[pgpool-hackers: 1278] Re: pgpool zombie with wathdog 3.5
Muhammad Usama
m.usama at gmail.com
Tue Dec 29 07:32:00 JST 2015
Hi Yugo
Many thanks for the patch. Although the patch takes care of zombie
processes, but I think blocking the watchdog process at time of escalation
and de-escalation might lead to some un-expected results, because at that
time when the watchdog process will be waiting for the
escalation/de-escalation process to finish it would not be replying to
other nodes.
So can you please have a look at the attached path which uses the SIGCHILD
to handle the zombie process problem
Thanks
Best regards
Muhammad Usama
On Mon, Dec 28, 2015 at 2:11 PM, Yugo Nagata <nagata at sraoss.co.jp> wrote:
> Hi Usama,
>
> I write the patch to fix it.
>
> In current, escalation process is forked but not waited by watchdog
> process. Fix is to wait the escalation process by waitpid. That is,
> watchdog is blocked while waiting the escalation finishing.
>
> Any comment?
>
> Regards,
>
> On Mon, 21 Dec 2015 16:46:33 +0900
> Yugo Nagata <nagata at sraoss.co.jp> wrote:
>
> > Usama,
> >
> > A zombie process appeared after pgpool started with watchdog.

GIVEN INFORMATION:

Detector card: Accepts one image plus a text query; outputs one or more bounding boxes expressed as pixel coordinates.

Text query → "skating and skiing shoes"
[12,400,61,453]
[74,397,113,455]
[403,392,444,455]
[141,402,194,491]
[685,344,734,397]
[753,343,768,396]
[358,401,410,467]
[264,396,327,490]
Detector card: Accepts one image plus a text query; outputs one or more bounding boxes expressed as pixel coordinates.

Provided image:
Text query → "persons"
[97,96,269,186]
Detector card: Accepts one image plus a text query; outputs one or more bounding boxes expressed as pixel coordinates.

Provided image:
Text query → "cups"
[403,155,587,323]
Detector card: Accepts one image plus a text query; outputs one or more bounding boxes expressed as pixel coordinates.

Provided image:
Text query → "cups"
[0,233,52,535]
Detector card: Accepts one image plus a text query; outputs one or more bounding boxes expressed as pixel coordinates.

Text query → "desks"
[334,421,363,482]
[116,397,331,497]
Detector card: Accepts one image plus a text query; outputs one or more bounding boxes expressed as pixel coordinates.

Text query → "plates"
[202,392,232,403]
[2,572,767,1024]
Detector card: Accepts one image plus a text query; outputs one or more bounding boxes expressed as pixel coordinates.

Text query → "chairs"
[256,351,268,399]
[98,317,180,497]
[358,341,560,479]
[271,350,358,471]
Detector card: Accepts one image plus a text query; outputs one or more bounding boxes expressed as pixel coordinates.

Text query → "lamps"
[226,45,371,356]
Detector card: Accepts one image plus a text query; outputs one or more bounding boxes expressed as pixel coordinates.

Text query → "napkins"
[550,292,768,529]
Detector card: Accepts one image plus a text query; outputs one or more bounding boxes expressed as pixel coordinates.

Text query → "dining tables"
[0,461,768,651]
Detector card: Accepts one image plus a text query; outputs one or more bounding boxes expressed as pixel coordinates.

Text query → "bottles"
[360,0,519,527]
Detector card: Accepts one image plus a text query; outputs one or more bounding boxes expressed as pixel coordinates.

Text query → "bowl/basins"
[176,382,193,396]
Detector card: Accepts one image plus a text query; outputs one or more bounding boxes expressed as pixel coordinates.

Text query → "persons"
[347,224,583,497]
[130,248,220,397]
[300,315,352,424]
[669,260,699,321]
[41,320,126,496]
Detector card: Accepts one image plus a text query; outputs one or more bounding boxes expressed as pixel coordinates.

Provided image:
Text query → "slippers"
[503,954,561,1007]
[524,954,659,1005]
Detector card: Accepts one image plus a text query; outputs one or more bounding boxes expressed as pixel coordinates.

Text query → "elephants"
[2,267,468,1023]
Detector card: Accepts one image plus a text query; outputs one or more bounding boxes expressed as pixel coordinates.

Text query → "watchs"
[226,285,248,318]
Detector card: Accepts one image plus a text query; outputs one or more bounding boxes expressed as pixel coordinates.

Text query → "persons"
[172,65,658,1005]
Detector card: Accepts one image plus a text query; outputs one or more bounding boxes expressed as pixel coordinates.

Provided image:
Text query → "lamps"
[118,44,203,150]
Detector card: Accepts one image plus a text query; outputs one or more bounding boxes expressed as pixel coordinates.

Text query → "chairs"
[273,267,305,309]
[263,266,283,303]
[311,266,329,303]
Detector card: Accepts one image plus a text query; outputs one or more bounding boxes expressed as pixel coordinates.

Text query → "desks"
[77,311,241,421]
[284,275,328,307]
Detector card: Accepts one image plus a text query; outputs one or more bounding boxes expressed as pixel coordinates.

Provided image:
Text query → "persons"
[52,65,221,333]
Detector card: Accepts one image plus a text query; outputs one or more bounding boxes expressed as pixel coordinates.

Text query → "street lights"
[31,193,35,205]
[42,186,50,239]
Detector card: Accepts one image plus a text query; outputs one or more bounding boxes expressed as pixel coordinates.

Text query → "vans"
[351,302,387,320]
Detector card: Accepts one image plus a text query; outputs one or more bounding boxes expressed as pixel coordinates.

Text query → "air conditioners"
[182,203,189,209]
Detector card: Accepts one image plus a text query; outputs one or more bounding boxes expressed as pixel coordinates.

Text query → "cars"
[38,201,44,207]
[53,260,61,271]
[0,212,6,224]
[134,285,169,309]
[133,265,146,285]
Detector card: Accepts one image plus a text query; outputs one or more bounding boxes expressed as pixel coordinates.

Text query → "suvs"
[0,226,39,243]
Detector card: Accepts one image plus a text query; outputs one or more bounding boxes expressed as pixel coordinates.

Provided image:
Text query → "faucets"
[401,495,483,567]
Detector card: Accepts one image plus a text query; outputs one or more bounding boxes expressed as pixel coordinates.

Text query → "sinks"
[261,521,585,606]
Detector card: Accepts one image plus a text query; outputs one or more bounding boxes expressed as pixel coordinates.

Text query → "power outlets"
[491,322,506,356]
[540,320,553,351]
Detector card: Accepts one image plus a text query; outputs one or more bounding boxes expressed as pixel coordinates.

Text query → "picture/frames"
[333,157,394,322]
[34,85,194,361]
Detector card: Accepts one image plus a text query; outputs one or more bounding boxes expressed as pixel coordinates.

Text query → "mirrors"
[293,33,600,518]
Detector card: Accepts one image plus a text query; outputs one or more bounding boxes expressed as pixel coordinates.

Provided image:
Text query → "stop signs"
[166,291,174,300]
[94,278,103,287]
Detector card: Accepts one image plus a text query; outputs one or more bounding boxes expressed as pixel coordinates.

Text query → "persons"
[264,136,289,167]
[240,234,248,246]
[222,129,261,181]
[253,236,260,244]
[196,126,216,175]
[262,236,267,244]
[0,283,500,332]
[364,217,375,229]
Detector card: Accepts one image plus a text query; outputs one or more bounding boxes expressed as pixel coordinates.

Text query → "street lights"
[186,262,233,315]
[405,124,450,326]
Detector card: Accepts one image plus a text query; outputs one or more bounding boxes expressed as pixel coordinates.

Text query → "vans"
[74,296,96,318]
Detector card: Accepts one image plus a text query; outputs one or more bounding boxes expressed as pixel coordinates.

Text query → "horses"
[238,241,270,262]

TASK DESCRIPTION:
Reproduce the pgpool watchdog zombie process message above in full, word for word and line for line.

ANSWER TO THIS TASK:
[pgpool-hackers: 1278] Re: pgpool zombie with wathdog 3.5
Muhammad Usama
m.usama at gmail.com
Tue Dec 29 07:32:00 JST 2015
Hi Yugo
Many thanks for the patch. Although the patch takes care of zombie
processes, but I think blocking the watchdog process at time of escalation
and de-escalation might lead to some un-expected results, because at that
time when the watchdog process will be waiting for the
escalation/de-escalation process to finish it would not be replying to
other nodes.
So can you please have a look at the attached path which uses the SIGCHILD
to handle the zombie process problem
Thanks
Best regards
Muhammad Usama
On Mon, Dec 28, 2015 at 2:11 PM, Yugo Nagata <nagata at sraoss.co.jp> wrote:
> Hi Usama,
>
> I write the patch to fix it.
>
> In current, escalation process is forked but not waited by watchdog
> process. Fix is to wait the escalation process by waitpid. That is,
> watchdog is blocked while waiting the escalation finishing.
>
> Any comment?
>
> Regards,
>
> On Mon, 21 Dec 2015 16:46:33 +0900
> Yugo Nagata <nagata at sraoss.co.jp> wrote:
>
> > Usama,
> >
> > A zombie process appeared after pgpool started with watchdog.